• _TEXT UNDER STUDY_:
Countries that fund healthcare and pensions primarily through payroll taxes face a particular squeeze. Fewer workers means less revenue per person, even if the economy is otherwise healthy. Policy responses generally fall into three categories: encouraging people to work longer, raising tax rates, or diversifying government revenue away from labor-market contributions. None of these is painless, but the framing of an aging population as a “catastrophe” overstates the problem. Many older adults remain healthy and productive well past traditional retirement ages, and the assumption that everyone over 65 is economically dependent is increasingly outdated.
How Governments Try to Influence Growth
Countries rarely aim for ZPG as an explicit policy target. Instead, they push fertility in whichever direction feels urgent. Nations with below-replacement fertility, like South Korea and much of Europe, offer financial incentives for larger families, expand parental leave, and promote workplace gender equality to make it easier for women to have children without sacrificing careers. The results have been modest at best. No country has successfully reversed a sustained fertility decline through policy alone.
On the other side, countries that have tried to slow growth have used a wider toolkit. Iran’s experience is one of the most dramatic examples. After the 1979 revolution, the government suspended family planning programs and subsidized larger families. Fertility soared. By the late 1980s, the government reversed course, launching a comprehensive family planning program that provided widespread contraception education, affordable birth control, and legal reforms raising the marriage age. Fertility plummeted. More recently, Iran has shifted back toward pro-natalist policies, limiting contraceptive access and offering financial incentives for more children.
These swings illustrate a broader pattern: governments can accelerate fertility changes that are already underway, but they struggle to reverse deep structural trends. Access to contraception and education for women consistently lower birth rates. Taking those away can slow the decline, but rarely stops it permanently.
Origins of the ZPG Movement
Zero population growth entered the public vocabulary in the late 1960s, riding a wave of environmental concern. Paul Ehrlich’s 1968 book “The Population Bomb” warned of mass starvation and ecological collapse driven by overpopulation, and it became a bestseller. Around the same time, Lincoln and Alice Day’s “Too Many Americans” made a similar case focused on the United States. These ideas fed directly into the first Earth Day in 1970, where population was a central topic alongside pollution and conservation.
An organization called Zero Population Growth (later renamed Population Connection) advocated for limiting families to two children, making birth control universally available, and restructuring tax laws to stop rewarding large families. The movement’s predictions of imminent famine proved too dire, but its core argument, that a finite planet can’t support infinite growth, became a foundational principle of modern environmentalism. The irony is that many of the countries where ZPG advocates were most active have now overshot the target, with fertility so far below replacement that population decline, not growth, is the more pressing demographic concern.

• _WORK TO BE COMPLETED_:
Please decide whether each statement agrees with the text on population growth, answering yes or no and quoting the words that settle it.
1. Iran's government suspended family planning programs after the 1979 revolution.
2. At least one country has reversed a sustained fertility decline through policy alone.
3. The organization Zero Population Growth was later renamed Population Connection.
The entries that follow are separate material and have no connection to the text on population growth.

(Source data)
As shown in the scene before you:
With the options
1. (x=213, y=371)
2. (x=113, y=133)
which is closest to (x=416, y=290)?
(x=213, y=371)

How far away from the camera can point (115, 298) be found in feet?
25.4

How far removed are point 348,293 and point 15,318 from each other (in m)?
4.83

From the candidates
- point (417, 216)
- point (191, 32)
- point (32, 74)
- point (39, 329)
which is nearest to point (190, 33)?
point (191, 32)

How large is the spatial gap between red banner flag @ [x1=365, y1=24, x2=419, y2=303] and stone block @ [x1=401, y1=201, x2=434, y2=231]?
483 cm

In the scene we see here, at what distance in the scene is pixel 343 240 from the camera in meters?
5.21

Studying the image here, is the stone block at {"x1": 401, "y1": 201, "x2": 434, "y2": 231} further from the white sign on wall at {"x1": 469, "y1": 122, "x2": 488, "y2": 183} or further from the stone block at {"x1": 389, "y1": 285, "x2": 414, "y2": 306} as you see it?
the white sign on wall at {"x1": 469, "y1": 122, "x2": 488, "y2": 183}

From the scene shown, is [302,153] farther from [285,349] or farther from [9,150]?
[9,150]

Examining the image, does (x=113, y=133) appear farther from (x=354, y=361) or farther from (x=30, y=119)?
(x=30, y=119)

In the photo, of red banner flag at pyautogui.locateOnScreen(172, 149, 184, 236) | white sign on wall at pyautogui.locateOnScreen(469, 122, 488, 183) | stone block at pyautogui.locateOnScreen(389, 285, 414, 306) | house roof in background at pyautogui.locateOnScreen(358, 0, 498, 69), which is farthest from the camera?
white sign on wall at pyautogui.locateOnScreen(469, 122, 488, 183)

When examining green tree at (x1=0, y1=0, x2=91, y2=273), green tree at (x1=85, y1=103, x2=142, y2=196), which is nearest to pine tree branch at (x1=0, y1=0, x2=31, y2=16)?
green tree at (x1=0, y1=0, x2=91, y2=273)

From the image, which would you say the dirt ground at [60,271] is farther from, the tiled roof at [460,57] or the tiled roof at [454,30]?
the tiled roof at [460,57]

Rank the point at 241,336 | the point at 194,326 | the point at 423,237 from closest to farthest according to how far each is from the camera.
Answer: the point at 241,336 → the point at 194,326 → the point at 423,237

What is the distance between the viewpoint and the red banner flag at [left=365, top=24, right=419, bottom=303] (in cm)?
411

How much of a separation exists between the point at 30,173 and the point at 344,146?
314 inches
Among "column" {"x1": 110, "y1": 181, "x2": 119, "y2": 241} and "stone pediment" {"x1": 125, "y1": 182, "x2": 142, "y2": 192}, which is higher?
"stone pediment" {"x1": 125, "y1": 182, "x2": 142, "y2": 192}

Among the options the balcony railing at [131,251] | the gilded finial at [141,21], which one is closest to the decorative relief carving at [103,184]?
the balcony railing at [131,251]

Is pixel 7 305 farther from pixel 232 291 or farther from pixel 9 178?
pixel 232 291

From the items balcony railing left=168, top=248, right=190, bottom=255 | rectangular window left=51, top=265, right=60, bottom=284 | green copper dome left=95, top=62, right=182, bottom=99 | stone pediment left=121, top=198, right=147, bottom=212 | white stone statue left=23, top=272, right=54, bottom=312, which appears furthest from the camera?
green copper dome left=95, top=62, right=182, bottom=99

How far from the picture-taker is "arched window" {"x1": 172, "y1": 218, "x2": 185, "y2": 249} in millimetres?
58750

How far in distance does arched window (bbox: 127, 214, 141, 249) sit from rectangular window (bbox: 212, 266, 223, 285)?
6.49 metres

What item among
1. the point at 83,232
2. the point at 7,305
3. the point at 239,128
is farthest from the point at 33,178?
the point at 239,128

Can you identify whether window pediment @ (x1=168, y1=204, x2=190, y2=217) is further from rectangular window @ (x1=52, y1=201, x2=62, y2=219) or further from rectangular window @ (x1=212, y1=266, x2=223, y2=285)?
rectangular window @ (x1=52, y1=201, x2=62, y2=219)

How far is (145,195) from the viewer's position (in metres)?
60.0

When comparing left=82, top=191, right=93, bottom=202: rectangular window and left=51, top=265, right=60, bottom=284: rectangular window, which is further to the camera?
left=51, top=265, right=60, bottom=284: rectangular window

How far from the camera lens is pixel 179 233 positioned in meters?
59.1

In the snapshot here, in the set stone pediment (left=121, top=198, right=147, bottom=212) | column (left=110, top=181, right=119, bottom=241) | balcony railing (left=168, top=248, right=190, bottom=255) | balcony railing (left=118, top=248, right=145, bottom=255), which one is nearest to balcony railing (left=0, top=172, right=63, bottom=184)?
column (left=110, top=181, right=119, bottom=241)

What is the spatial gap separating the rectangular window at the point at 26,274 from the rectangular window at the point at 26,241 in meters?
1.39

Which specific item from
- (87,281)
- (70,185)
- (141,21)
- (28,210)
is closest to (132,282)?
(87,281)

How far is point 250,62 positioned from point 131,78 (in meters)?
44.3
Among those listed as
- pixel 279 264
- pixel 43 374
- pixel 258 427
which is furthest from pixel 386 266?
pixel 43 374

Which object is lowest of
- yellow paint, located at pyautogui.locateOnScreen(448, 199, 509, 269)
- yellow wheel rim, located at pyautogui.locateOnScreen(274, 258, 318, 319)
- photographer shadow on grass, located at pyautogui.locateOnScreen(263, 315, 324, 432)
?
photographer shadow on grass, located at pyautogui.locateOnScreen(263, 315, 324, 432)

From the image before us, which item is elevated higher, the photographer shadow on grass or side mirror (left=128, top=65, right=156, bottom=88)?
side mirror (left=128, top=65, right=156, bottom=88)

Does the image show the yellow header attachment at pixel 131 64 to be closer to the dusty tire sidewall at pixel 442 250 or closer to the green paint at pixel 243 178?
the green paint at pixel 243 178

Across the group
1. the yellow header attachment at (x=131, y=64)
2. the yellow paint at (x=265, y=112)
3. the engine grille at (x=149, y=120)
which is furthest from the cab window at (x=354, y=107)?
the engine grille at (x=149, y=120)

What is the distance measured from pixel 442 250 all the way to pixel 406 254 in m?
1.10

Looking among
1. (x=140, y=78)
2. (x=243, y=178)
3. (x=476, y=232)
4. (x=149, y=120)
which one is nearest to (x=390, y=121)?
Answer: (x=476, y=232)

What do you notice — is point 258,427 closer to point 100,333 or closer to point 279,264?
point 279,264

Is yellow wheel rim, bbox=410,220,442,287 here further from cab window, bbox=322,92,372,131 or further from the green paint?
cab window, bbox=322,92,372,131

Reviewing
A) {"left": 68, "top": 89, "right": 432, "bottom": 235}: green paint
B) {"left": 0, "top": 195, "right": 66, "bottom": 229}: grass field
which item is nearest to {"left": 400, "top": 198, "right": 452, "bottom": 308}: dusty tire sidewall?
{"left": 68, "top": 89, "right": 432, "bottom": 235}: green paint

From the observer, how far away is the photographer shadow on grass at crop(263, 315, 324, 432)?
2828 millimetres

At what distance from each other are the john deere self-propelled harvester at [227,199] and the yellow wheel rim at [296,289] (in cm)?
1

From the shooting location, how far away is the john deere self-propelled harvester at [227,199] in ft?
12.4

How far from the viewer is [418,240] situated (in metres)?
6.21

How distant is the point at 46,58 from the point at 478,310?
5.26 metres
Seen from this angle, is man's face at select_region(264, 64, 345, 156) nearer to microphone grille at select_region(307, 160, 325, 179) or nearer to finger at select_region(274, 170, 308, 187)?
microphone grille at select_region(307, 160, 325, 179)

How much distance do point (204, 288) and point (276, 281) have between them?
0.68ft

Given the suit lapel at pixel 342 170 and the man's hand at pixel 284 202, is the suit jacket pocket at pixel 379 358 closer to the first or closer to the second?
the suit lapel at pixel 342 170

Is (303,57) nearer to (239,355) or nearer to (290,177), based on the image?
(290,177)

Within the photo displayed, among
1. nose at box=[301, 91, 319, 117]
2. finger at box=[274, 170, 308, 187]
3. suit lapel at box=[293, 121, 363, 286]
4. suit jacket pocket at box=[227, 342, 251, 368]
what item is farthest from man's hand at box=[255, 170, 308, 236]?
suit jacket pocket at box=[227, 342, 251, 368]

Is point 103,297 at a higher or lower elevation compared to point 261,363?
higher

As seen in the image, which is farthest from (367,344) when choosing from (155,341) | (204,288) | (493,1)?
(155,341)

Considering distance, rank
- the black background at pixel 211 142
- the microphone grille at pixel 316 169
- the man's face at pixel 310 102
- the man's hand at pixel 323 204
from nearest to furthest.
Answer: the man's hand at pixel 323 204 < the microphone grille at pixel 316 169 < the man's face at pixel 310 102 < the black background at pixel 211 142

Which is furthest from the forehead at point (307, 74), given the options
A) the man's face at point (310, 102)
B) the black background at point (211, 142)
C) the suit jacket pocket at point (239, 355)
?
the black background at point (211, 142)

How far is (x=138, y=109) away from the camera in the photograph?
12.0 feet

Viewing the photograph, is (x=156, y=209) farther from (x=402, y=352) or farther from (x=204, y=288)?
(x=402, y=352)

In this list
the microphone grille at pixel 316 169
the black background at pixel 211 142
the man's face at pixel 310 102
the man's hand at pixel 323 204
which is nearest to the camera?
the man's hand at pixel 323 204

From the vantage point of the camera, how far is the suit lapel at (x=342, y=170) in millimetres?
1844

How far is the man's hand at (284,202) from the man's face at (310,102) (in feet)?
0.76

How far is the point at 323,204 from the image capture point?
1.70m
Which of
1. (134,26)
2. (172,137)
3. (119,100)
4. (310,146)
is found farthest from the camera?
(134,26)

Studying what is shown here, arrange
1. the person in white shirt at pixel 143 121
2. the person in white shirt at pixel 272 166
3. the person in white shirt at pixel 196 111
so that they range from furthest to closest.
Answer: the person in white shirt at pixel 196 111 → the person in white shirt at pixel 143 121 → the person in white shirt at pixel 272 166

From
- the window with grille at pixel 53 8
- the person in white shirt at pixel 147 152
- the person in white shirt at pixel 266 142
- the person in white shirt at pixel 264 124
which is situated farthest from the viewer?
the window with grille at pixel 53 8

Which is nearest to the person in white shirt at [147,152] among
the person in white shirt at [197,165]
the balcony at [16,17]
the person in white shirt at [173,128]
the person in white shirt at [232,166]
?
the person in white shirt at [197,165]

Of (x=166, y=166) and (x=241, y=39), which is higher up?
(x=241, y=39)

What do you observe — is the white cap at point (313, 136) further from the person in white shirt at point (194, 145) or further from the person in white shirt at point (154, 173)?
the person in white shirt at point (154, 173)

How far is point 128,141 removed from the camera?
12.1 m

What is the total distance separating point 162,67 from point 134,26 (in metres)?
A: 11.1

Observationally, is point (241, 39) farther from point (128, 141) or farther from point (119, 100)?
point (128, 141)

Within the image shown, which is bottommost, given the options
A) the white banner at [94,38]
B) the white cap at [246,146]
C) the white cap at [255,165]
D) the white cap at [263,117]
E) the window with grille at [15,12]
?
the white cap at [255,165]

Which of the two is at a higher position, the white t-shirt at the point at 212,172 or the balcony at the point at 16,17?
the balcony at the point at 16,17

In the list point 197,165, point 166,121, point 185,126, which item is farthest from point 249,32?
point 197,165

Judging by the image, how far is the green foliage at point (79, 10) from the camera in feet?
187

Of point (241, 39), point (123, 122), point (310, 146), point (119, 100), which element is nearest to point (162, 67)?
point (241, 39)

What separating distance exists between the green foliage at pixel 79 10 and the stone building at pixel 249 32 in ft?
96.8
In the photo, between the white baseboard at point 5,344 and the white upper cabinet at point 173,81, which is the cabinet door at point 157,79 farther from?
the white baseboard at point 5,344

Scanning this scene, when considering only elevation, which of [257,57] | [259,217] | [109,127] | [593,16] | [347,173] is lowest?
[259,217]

• _ANSWER SECTION_:
1. Yes: "After the 1979 revolution, the government suspended family planning programs and subsidized larger families."
2. No: "No country has successfully reversed a sustained fertility decline through policy alone."
3. Yes: "An organization called Zero Population Growth (later renamed Population Connection)"